Despite its name, the bank has a national presence, in part due to its acquisition of much of Signature Bank, which collapsed during last year’s banking crisis. Headquartered on Long Island, NYCB operates more than 400 branches under brands including Flagstar Bank throughout the Midwest and beyond. Flagstar is one of the largest residential mortgage servicers in the country, making the bank particularly at risk from any weakness in the housing market in an era of persistently high interest rates.

In January, NYCB surprised investors and its peers when it unexpectedly posted a fourth-quarter loss of $252 million, cut its dividend, and set aside a significant amount of reserves to cover any future losses. NYCB’s disclosures on Thursday mean it took an additional $2.4 billion impairment for the fourth quarter.
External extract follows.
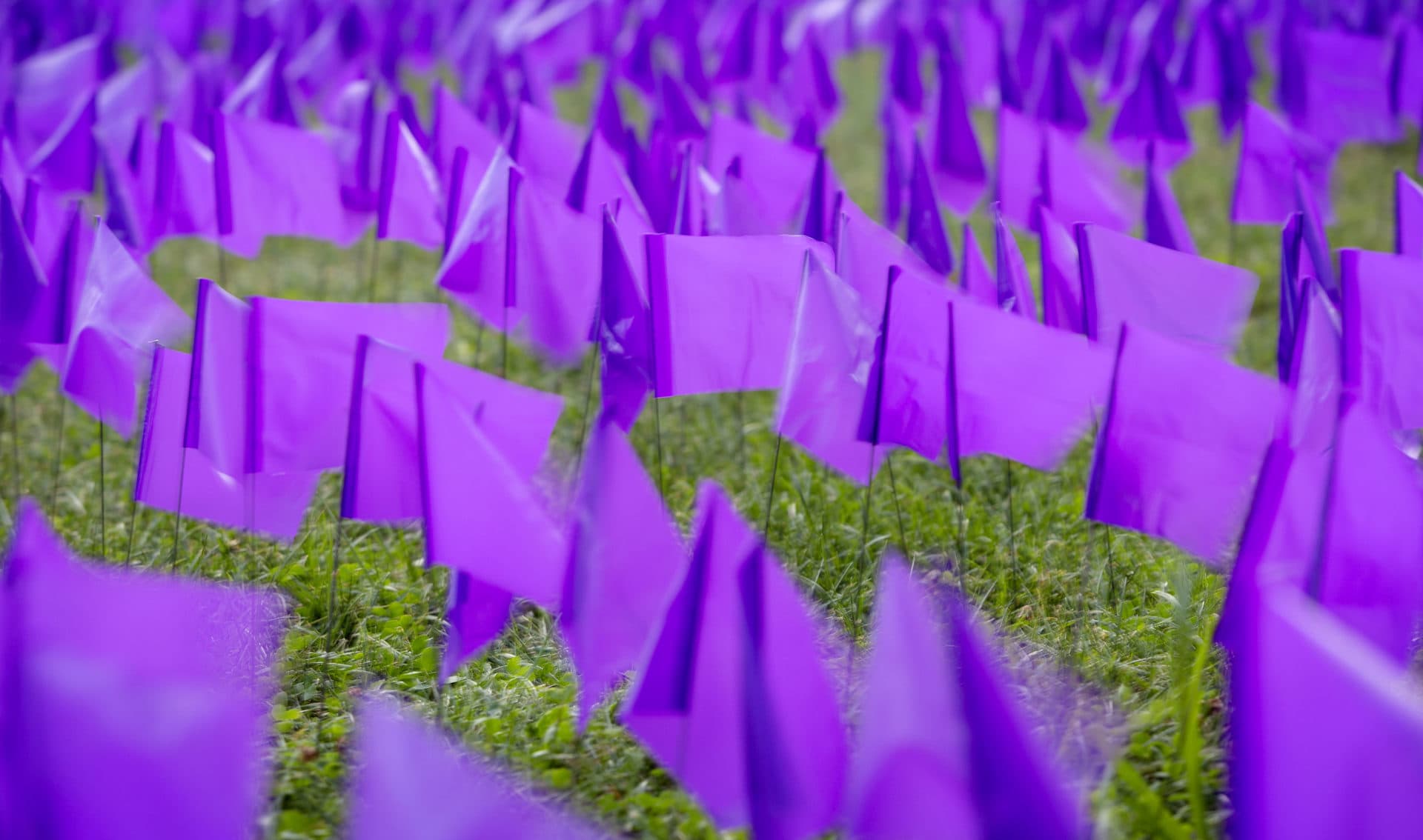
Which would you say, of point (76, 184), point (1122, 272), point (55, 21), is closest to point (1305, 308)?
point (1122, 272)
The bank’s woes are resurfacing year-old fears about how small lenders have been weathering the sharp rise in interest rates since March 2022, although NYCB’s disclosure last month did not trigger a widespread liquidation.

Last spring, Silicon Valley Bank’s financial health problems triggered an exodus of depositors that ended with its collapse as customers withdrew their money. That spooked investors at other banks that had large chunks of deposits that weren’t protected by the Federal Deposit Insurance Corporation, which backs accounts up to $250,000.
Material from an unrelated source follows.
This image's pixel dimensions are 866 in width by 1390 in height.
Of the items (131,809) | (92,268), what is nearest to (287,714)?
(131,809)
When the dust settled, three banks had failed, including First Republic Bank, which was the second-largest U.S. bank collapse by assets. Silicon Valley Bank was sold to First Citizens Bank, Signature to NYCB and First Republic to JPMorgan Chase.

NYCB had $83 billion in deposits and more than $100 billion in total assets as of this month. Documents filed Thursday did not provide more recent figures and a spokeswoman did not respond to a request for comment.

The extent of the bank’s problems (past and future) remains unclear. Its new disclosures said its “controls and procedures and internal control over financial reporting were not effective as of December 31, 2023” and the bank promised future updates.

The bank’s new CEO, Alessandro DiNello, was named executive chairman of its board this month. DiNello, who ran Flagstar before it was purchased by NYCB in 2022, replaced Thomas R. Cangemi, who had been with the company for nearly three decades. A board member who did not support DiNello’s appointment as CEO resigned around the same time.